• Gegeven tekst:
·····

< Jeremia 36 >

1 In het vierde jaar van Jojakim, den zoon van Josias en koning van Juda, werd dit woord van Jahweh tot Jeremias gericht:
And it came to pass in the fourth year of Jehoiakim, the son of Josiah, king of Judah, that this word came to Jeremiah from Jehovah, saying:
2 Neem een boekrol, en schrijf daarop al wat Ik over Israël en Juda en over alle volken heb gezegd, sinds Ik tot u begon te spreken van de tijd van Josias af tot heden toe.
Take thee a book-roll, and write upon it all the words which I have spoken to thee concerning Israel, and concerning Judah, and concerning all the nations, from the day when I began to speak to thee even to this day.
3 Misschien bekeert zich het huis van Juda nog van zijn zondige wandel, als ze alle rampen vernemen, die Ik van plan ben hun te berokkenen, zodat Ik hun schuld en hun zonde nog kan vergeven.
It may be that the house of Judah will hear all the evil which I purpose to do to them, and return every one from his evil way, so that I may forgive their iniquity and their sin.
4 Jeremias liet Baruk ontbieden, den zoon van Neri-ja; en Baruk schreef op een boekrol al wat Jahweh tot Jeremias had gesproken, en Jeremias hem mondeling opgaf.

·····

• Gegeven records:
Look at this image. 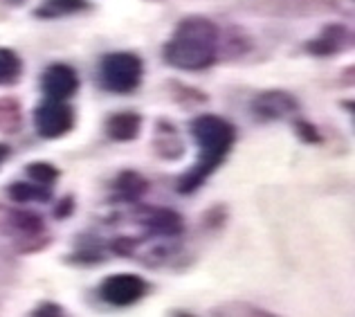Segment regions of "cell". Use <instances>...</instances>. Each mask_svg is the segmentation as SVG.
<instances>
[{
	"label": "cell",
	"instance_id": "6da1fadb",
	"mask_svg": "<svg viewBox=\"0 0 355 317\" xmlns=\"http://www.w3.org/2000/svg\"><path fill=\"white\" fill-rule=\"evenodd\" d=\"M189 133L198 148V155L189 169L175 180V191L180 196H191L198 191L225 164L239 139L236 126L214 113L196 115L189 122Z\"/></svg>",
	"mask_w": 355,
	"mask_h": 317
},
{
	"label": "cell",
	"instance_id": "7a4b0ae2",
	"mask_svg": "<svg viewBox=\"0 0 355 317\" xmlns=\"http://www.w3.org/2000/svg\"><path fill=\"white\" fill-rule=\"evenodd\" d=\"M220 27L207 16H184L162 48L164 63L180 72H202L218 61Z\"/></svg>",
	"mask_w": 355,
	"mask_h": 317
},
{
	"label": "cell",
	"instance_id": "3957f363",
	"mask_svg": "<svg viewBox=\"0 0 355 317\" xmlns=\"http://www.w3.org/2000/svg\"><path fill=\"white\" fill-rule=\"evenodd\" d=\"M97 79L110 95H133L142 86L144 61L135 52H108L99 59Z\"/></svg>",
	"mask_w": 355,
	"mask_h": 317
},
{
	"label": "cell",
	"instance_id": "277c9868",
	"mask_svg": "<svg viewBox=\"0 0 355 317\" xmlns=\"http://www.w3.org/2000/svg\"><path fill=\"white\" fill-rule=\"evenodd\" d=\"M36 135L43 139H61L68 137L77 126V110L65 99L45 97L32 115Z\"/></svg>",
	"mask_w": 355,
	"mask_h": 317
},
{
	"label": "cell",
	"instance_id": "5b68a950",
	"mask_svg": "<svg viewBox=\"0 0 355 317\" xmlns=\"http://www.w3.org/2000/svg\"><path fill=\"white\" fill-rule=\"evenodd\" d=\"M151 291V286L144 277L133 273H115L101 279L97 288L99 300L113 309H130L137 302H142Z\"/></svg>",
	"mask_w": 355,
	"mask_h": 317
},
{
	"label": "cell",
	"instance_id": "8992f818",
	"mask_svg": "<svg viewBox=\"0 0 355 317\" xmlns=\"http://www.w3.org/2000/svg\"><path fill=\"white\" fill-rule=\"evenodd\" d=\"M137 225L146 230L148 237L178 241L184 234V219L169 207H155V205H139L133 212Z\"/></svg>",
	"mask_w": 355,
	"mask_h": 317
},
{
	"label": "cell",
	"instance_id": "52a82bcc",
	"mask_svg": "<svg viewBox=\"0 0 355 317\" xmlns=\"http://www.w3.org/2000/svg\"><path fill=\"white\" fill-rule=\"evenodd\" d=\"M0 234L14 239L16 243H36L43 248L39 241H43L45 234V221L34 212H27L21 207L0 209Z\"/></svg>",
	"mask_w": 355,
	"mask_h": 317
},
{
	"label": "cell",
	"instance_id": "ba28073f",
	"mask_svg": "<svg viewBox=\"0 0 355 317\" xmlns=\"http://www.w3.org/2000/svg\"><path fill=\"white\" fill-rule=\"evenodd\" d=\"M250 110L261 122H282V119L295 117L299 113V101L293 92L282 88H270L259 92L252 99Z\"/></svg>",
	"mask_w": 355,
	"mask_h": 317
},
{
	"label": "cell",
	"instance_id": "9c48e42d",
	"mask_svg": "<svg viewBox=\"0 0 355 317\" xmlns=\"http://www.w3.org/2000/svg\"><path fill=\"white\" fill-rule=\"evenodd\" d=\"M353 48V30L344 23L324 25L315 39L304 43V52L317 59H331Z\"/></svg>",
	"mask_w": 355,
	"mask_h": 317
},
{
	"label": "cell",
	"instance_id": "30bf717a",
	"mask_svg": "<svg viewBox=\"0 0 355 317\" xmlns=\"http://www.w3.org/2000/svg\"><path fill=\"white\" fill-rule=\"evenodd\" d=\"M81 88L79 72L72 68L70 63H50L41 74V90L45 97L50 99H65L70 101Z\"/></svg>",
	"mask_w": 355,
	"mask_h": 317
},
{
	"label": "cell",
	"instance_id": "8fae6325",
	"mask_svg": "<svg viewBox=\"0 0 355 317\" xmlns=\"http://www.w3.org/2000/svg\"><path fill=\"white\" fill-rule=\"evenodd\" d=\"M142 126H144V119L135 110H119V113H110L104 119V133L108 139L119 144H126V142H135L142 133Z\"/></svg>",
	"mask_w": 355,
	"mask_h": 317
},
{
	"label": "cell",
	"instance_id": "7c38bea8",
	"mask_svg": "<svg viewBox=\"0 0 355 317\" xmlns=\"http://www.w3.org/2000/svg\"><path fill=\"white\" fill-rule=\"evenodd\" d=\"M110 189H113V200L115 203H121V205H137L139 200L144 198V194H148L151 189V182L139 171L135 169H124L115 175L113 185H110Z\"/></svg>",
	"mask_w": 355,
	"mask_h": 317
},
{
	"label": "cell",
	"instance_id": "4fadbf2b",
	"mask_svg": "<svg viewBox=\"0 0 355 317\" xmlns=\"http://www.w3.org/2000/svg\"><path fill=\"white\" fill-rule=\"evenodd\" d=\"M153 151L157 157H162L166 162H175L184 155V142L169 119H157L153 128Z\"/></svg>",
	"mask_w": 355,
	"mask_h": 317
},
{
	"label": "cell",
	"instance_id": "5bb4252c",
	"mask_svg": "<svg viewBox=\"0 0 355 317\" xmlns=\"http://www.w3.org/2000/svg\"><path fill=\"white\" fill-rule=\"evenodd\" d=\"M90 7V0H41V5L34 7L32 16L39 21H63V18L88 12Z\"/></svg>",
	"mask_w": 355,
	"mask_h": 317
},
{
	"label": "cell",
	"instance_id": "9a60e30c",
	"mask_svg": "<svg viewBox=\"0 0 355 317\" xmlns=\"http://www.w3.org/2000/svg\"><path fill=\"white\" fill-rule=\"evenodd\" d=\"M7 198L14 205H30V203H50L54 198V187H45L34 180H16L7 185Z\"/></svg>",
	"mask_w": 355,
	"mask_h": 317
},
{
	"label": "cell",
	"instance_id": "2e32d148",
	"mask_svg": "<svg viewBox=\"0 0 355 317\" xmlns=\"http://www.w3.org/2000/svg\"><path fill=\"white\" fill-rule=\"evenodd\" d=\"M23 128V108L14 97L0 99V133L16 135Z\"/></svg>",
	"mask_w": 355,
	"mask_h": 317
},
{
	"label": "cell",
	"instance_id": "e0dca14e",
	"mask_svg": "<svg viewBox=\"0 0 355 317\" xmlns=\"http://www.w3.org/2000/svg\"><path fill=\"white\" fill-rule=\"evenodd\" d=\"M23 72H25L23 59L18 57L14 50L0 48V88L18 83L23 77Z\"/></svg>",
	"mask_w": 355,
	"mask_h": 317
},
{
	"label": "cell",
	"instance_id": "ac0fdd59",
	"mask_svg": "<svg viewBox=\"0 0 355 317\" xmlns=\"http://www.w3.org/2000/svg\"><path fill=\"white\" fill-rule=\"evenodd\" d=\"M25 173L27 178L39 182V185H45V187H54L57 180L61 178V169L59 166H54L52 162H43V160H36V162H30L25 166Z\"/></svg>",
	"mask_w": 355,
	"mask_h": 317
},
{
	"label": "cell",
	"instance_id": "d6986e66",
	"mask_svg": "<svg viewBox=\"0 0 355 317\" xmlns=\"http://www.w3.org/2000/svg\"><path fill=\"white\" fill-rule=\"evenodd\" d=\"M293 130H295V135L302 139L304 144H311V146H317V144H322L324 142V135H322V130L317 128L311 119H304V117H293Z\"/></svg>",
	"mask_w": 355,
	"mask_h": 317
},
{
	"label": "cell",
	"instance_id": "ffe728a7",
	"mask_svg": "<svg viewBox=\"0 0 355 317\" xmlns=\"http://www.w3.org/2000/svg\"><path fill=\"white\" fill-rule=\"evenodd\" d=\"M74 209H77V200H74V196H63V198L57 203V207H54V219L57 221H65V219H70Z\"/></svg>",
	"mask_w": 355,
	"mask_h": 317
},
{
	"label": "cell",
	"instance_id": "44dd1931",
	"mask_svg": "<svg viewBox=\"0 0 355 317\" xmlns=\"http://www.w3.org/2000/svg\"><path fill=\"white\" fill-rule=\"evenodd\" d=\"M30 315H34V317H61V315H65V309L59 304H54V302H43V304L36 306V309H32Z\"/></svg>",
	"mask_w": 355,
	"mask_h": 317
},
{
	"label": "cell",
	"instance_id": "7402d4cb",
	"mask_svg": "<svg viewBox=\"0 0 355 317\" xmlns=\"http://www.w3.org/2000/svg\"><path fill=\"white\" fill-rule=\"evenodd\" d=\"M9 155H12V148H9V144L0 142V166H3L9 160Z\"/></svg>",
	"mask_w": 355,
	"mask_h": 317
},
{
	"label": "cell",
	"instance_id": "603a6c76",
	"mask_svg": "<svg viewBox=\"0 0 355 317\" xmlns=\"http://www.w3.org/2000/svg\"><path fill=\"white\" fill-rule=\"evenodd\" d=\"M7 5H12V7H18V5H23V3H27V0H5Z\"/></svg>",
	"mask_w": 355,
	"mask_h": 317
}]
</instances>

·····

• Opgave:
Geef uit de gegeven tekst woordelijk alles terug vanaf "3 Misschien bekeert" tot en met "hem mondeling opgaf.". De records spelen hierbij geen enkele rol.

• Uitwerking:
3 Misschien bekeert zich het huis van Juda nog van zijn zondige wandel, als ze alle rampen vernemen, die Ik van plan ben hun te berokkenen, zodat Ik hun schuld en hun zonde nog kan vergeven.
It may be that the house of Judah will hear all the evil which I purpose to do to them, and return every one from his evil way, so that I may forgive their iniquity and their sin.
4 Jeremias liet Baruk ontbieden, den zoon van Neri-ja; en Baruk schreef op een boekrol al wat Jahweh tot Jeremias had gesproken, en Jeremias hem mondeling opgaf.